Looking forward, Jefferies anticipates a return to strong growth for Boston Properties in 2026, with forecasted funds from operations (FFO) increasing by 4.8%. The analysts expect that the realization of occupancy gains will contribute to an improvement in market sentiment towards the company as its growth narrative progresses. For deeper insights into Boston Properties’ growth potential and financial health metrics, InvestingPro subscribers can access comprehensive analysis and additional ProTips in the detailed Pro Research Report, available exclusively on the platform.
The coverage initiation by Jefferies reflects a positive outlook on Boston Properties’ ability to leverage its stable lease expiration schedule and cost of capital for growth in the coming years. The company’s shares are anticipated to benefit as it demonstrates occupancy improvements and potentially capitalizes on acquisition opportunities.
In other recent news, Boston Properties (BXP) reported its fourth-quarter earnings for 2024, with results showing a significant shortfall in earnings per share (EPS), which came in at -$1.45 against the expected $0.48. Despite this, the company’s revenue exceeded expectations, reaching $858.6 million compared to the projected $836.85 million. Additionally, Boston Properties experienced a 4% increase in annual revenue, reflecting strong top-line performance. In a strategic move, BXP announced a joint venture to develop a residential project in Jersey City, New Jersey, alongside CrossHarbor Capital and the Albanese Organization, with BXP holding a 19% common equity interest and contributing $65 million in preferred equity.
Meanwhile, KeyBanc analyst Upal Rana maintained a Sector Weight rating on Boston Properties, noting expectations of declining occupancy rates through the first half of 2025, with potential stabilization and improvement in the latter half of the year. Rana highlighted the company’s development pipeline expansion but cautioned about potential underperformance if leasing activity does not keep pace.

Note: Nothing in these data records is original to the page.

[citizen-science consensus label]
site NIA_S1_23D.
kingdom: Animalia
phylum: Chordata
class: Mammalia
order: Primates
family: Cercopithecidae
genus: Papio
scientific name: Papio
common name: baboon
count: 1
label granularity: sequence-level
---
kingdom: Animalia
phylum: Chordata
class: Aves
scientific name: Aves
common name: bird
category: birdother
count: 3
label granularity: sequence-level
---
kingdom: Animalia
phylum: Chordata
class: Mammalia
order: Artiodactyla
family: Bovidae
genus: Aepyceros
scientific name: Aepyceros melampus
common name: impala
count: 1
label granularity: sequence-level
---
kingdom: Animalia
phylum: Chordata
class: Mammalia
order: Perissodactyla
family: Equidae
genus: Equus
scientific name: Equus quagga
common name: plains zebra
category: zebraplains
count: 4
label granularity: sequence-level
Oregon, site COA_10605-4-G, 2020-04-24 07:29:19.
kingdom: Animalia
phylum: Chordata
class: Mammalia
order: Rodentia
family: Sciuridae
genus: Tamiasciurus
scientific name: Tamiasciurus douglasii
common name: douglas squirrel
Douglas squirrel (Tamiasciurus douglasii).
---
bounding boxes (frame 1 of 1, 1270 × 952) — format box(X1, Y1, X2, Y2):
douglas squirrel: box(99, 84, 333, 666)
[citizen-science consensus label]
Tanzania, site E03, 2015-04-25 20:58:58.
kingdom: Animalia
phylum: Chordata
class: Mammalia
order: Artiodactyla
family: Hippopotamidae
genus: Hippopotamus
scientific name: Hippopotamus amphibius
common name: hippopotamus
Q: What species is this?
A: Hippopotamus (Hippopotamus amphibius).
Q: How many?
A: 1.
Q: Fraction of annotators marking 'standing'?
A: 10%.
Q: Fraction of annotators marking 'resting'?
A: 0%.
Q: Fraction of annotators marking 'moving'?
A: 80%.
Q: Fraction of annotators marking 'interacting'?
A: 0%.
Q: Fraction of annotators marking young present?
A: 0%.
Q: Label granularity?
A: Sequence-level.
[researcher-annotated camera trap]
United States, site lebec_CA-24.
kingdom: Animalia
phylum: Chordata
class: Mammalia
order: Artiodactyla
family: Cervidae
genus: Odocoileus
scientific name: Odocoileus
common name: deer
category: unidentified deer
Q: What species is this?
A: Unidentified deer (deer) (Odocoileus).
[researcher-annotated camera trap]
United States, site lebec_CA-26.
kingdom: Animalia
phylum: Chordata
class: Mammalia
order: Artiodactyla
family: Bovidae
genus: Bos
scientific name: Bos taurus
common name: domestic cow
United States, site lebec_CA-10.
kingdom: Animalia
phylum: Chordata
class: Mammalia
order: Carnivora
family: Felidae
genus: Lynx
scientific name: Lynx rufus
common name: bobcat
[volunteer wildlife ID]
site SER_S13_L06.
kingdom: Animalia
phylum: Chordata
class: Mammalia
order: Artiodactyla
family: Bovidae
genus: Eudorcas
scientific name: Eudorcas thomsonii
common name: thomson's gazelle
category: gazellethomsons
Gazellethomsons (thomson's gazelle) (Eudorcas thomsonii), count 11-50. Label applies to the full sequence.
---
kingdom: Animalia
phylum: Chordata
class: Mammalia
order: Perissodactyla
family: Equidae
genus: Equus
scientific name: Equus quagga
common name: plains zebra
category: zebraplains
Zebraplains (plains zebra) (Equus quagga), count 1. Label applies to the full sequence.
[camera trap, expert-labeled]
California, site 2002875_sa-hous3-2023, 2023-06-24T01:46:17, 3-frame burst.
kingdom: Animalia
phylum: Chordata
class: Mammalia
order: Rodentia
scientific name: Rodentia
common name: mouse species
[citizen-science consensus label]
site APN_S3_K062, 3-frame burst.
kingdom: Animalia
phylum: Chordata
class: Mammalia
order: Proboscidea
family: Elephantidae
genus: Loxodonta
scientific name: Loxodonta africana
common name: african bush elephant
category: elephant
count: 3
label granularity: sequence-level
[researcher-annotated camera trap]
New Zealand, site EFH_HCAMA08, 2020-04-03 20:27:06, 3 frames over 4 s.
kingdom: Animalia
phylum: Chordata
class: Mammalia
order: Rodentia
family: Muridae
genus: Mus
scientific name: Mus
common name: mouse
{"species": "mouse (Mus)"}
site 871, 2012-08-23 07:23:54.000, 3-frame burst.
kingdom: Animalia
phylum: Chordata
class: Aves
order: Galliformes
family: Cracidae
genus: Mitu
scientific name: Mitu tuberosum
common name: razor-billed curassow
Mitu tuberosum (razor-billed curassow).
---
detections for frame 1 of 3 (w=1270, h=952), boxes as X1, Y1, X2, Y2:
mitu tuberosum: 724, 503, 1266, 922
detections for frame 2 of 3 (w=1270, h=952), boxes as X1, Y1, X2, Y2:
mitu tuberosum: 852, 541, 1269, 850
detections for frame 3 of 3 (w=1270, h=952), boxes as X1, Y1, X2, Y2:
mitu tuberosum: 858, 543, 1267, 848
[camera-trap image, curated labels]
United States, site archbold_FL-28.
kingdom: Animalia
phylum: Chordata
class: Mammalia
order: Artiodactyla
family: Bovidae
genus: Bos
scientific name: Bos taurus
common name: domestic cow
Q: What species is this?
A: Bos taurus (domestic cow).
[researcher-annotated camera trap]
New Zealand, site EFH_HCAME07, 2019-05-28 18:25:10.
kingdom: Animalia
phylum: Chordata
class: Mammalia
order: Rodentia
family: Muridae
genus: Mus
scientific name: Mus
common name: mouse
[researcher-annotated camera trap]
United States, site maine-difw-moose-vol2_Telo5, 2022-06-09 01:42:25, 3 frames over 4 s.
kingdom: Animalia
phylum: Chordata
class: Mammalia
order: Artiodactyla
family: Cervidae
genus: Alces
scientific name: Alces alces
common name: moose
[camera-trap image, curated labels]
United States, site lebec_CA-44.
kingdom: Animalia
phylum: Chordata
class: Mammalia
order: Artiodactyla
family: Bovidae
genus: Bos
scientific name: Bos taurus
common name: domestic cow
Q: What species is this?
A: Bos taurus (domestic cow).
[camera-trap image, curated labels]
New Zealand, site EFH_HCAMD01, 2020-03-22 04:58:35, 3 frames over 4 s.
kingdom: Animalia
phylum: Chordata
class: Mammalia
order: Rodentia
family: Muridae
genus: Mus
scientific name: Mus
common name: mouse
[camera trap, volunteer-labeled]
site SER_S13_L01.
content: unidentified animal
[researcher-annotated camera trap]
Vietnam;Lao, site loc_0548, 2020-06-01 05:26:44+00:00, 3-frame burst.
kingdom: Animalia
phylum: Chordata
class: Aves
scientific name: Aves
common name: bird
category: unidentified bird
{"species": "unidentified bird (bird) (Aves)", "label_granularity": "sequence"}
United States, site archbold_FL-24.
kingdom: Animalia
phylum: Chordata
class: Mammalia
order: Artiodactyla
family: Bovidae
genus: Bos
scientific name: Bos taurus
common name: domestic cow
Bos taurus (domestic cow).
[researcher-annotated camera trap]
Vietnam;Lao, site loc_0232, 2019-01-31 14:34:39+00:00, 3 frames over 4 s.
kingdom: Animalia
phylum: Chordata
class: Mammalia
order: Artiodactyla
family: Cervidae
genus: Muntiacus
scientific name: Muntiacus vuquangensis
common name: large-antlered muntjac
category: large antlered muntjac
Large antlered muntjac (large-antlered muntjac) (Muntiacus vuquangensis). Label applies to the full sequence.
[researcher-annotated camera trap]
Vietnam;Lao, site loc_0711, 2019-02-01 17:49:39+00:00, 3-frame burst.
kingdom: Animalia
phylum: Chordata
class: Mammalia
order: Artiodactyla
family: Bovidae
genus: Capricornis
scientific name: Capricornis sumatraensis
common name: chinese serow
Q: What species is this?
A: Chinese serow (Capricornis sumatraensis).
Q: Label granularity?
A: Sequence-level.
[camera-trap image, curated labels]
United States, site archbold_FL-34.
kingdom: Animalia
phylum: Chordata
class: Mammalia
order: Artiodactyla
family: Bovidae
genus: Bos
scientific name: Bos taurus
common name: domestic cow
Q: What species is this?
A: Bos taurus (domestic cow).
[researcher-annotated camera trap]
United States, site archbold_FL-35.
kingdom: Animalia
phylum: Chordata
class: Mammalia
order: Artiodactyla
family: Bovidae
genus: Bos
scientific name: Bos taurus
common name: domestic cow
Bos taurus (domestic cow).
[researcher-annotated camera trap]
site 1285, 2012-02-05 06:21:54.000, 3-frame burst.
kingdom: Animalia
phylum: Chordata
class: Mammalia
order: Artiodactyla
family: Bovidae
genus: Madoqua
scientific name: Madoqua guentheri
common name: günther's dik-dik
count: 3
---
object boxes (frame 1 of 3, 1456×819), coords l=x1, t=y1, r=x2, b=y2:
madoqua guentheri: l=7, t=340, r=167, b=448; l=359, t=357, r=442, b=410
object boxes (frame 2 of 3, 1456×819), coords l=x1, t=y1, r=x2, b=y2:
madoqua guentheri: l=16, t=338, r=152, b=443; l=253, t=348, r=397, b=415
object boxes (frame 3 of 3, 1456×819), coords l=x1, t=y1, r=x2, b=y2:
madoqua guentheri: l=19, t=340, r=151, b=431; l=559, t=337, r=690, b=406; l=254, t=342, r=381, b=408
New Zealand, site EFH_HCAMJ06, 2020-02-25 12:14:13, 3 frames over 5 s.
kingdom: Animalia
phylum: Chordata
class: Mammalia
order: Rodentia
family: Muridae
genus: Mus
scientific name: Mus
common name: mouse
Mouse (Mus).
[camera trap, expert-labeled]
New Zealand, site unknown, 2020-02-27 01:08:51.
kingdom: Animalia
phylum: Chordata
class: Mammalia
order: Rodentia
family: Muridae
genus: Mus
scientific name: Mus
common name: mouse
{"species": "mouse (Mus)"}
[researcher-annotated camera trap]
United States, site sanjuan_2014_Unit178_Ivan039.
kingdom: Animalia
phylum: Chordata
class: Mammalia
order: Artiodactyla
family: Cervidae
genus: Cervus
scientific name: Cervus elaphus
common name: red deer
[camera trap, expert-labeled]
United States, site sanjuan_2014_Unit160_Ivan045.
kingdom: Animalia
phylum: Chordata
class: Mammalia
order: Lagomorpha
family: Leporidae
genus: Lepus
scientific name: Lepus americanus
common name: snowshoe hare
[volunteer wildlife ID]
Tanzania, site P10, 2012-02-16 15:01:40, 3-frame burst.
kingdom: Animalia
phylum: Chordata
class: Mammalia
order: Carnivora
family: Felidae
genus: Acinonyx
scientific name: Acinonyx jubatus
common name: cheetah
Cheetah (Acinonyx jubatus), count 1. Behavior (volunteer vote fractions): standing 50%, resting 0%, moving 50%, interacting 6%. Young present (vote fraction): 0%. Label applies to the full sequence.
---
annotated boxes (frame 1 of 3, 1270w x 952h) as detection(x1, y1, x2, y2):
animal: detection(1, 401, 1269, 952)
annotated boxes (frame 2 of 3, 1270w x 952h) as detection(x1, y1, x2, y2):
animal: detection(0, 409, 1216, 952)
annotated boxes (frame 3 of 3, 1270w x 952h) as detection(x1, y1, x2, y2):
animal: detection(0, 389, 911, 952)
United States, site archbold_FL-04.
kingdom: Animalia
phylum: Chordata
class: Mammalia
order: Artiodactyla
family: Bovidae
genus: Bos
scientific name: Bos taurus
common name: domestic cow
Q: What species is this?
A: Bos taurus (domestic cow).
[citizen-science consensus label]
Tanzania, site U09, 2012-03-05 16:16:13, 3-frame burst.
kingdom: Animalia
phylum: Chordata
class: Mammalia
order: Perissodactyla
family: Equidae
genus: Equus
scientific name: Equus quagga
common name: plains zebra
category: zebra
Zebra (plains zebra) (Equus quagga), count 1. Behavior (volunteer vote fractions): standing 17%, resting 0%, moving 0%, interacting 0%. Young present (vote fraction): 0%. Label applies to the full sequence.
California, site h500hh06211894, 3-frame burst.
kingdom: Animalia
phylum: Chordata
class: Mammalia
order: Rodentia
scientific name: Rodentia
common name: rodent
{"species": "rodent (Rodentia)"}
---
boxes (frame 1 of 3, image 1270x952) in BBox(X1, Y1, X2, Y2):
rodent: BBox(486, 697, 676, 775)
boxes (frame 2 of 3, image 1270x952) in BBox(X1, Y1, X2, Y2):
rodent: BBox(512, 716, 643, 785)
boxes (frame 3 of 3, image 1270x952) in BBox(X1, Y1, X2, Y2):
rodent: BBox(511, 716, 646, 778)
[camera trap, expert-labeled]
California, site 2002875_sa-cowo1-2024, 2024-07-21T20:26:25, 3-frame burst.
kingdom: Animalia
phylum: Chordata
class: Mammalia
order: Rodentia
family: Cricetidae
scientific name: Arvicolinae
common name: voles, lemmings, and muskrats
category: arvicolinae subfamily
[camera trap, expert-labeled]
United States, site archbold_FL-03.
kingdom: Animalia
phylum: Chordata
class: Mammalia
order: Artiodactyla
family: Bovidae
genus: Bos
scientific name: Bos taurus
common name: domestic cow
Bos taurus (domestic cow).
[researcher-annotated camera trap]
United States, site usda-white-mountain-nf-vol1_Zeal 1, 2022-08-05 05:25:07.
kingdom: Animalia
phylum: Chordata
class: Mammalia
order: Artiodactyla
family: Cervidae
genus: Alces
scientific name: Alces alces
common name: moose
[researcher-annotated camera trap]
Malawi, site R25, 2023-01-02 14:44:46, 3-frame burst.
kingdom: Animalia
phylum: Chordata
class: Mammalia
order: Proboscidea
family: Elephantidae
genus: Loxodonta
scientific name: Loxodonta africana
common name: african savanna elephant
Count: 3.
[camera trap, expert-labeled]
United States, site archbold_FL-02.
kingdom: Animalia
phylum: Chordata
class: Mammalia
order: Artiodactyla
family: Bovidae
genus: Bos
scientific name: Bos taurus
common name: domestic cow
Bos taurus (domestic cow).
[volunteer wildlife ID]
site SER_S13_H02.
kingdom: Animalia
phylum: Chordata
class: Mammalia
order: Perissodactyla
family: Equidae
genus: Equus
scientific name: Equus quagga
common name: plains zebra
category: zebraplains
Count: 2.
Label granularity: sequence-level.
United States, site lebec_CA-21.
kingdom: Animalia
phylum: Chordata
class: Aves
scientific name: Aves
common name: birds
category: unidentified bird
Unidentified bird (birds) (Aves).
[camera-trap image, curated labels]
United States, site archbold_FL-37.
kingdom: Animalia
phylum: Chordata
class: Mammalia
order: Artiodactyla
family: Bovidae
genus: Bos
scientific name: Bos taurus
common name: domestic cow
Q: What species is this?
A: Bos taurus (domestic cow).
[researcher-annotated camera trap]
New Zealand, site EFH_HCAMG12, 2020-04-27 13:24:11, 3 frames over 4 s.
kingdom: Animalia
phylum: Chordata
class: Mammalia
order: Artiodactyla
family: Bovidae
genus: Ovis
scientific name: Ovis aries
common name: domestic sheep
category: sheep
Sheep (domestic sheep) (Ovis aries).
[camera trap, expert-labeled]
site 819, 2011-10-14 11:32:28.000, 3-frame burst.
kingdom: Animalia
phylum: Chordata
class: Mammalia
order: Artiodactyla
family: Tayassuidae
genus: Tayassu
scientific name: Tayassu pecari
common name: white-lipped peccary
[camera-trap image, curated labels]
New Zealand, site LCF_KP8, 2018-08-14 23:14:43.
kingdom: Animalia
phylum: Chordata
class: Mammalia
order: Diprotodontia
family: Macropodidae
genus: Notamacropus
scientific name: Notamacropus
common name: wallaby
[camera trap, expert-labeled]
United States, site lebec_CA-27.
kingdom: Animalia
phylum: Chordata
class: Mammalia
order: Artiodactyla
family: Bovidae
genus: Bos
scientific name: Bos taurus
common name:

Despite the earnings miss, Boston Properties demonstrated robust leasing activity, with 5.6 million square feet leased in 2024, marking a 35% increase from the previous year.
Looking ahead, Boston Properties provided guidance for 2025, projecting funds from operations (FFO) between $6.77 and $6.95 per share. The company anticipates modest increases in leased square footage and meaningful growth potential in 2026-2027, supported by a development pipeline of approximately 2.3 million square feet. These developments underscore Boston Properties’ strategic focus on expanding its portfolio and leveraging opportunities in key markets.